Meskipun memberikan banyak manfaat, pelaksanaan kegiatan ini juga tidak lepas dari berbagai tantangan. Salah satu tantangan utama adalah menjaga perhatian siswa agar tetap fokus selama kegiatan berlangsung.

Selain itu, perbedaan latar belakang siswa juga mempengaruhi tingkat pemahaman mereka terhadap materi yang disampaikan. Oleh karena itu, mahasiswa dituntut untuk mampu menyesuaikan metode penyampaian dengan kondisi di lapangan.

Keterbatasan waktu dan fasilitas juga menjadi tantangan tersendiri. Namun, dengan kreativitas dan kerja sama tim, mahasiswa dapat mengatasi hambatan tersebut dan tetap memberikan edukasi yang maksimal.

Harapan dan Keberlanjutan Program

Kegiatan edukasi sikat gigi yang benar melalui program UKGS diharapkan dapat terus berlanjut dan menjangkau lebih banyak sekolah. Dengan dukungan dari berbagai pihak, seperti institusi pendidikan, pemerintah, dan masyarakat, program ini dapat memberikan dampak yang lebih luas.

Mahasiswa diharapkan terus berinovasi dalam metode edukasi agar kegiatan semakin menarik dan efektif. Selain itu, keterlibatan orang tua juga sangat penting untuk memastikan kebiasaan baik yang diajarkan di sekolah dapat diterapkan di rumah.

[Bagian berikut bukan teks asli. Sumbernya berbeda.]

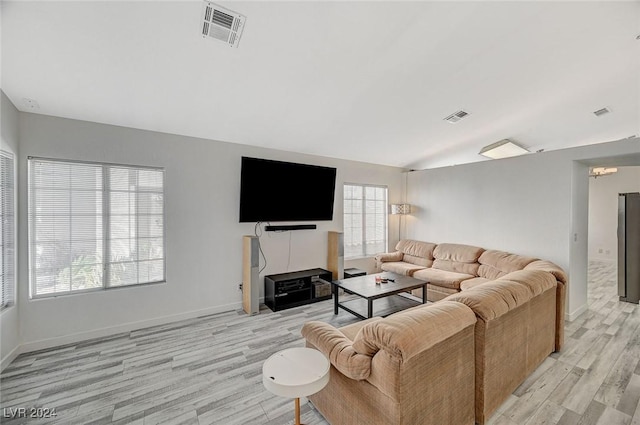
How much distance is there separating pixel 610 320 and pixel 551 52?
12.1 ft

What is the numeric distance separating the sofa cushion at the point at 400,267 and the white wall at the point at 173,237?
68.7 inches

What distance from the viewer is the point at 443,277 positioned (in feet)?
14.3

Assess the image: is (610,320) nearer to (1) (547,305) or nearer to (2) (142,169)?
(1) (547,305)

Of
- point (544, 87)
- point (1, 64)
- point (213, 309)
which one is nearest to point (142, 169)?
point (1, 64)

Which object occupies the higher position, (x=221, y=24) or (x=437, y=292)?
(x=221, y=24)

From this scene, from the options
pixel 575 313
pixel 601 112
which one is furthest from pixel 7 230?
pixel 601 112

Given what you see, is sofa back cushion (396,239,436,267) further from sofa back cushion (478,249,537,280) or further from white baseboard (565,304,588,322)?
white baseboard (565,304,588,322)

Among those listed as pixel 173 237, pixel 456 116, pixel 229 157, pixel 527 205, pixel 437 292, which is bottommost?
pixel 437 292

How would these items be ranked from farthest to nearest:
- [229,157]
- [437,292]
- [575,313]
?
1. [437,292]
2. [229,157]
3. [575,313]

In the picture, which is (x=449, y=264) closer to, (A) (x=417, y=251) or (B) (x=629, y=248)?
(A) (x=417, y=251)

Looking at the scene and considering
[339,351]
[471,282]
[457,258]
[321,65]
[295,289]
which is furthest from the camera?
[457,258]

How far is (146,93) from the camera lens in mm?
2783

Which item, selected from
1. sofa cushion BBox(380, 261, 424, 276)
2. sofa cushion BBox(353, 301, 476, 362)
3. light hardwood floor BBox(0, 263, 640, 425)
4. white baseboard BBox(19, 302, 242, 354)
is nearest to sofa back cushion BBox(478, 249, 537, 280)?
light hardwood floor BBox(0, 263, 640, 425)

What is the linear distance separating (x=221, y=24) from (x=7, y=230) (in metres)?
2.95
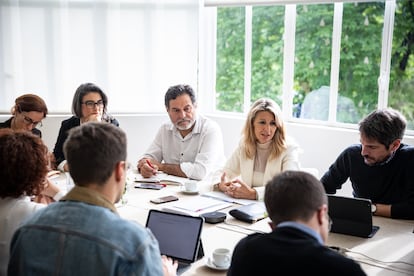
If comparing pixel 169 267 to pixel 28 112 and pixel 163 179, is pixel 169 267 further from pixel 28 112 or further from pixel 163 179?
pixel 28 112

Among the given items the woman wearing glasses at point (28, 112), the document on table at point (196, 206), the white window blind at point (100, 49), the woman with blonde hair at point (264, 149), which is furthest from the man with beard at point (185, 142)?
the white window blind at point (100, 49)

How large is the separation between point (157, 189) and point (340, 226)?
3.87 feet

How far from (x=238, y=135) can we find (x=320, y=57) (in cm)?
106

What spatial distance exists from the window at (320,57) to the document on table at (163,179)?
164cm

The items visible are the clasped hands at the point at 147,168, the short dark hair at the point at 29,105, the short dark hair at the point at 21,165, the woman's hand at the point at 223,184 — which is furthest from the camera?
the short dark hair at the point at 29,105

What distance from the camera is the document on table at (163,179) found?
3.05 metres

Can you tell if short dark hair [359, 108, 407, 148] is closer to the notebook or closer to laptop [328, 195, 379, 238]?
laptop [328, 195, 379, 238]

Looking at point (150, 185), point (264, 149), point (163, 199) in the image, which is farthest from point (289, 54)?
point (163, 199)

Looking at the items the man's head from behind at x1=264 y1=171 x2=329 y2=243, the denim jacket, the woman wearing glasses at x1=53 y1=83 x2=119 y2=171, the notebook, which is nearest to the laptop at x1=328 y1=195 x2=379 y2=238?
the notebook

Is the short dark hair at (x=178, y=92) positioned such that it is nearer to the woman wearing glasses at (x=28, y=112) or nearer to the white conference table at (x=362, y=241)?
the woman wearing glasses at (x=28, y=112)

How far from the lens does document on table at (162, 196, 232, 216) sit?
7.88 ft

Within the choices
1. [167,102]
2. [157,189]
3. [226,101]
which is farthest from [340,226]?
[226,101]

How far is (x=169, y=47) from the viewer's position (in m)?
4.75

Ke depan, program ini tidak hanya berfokus pada edukasi dan pemeriksaan, tetapi juga dapat dikembangkan menjadi kegiatan yang lebih komprehensif, seperti pelatihan kader kesehatan gigi di sekolah.

Penutup

Kegiatan edukasi sikat gigi yang benar oleh mahasiswa Akademi Kesehatan Gigi Kendari merupakan contoh nyata bagaimana pembelajaran di kampus dapat diintegrasikan dengan pengabdian kepada masyarakat. Melalui program UKGS, mahasiswa tidak hanya belajar menjadi tenaga kesehatan yang kompeten, tetapi juga berkontribusi langsung dalam meningkatkan kualitas kesehatan masyarakat.

Dengan pendekatan yang interaktif dan edukatif, kegiatan ini berhasil menanamkan kesadaran pentingnya menjaga kesehatan gigi sejak dini. Anak-anak tidak hanya mendapatkan pengetahuan, tetapi juga pengalaman belajar yang menyenangkan.

“Belajar sambil mengabdi” bukan sekadar slogan, melainkan sebuah proses nyata yang membentuk karakter, meningkatkan kompetensi, dan memberikan manfaat bagi banyak orang. Melalui langkah kecil seperti mengajarkan cara menyikat gigi yang benar, mahasiswa telah berkontribusi dalam menciptakan generasi yang lebih sehat dan percaya diri.

Semoga kegiatan seperti ini terus berkembang dan menjadi inspirasi bagi institusi pendidikan lainnya untuk turut berperan aktif dalam membangun kesehatan masyarakat Indonesia.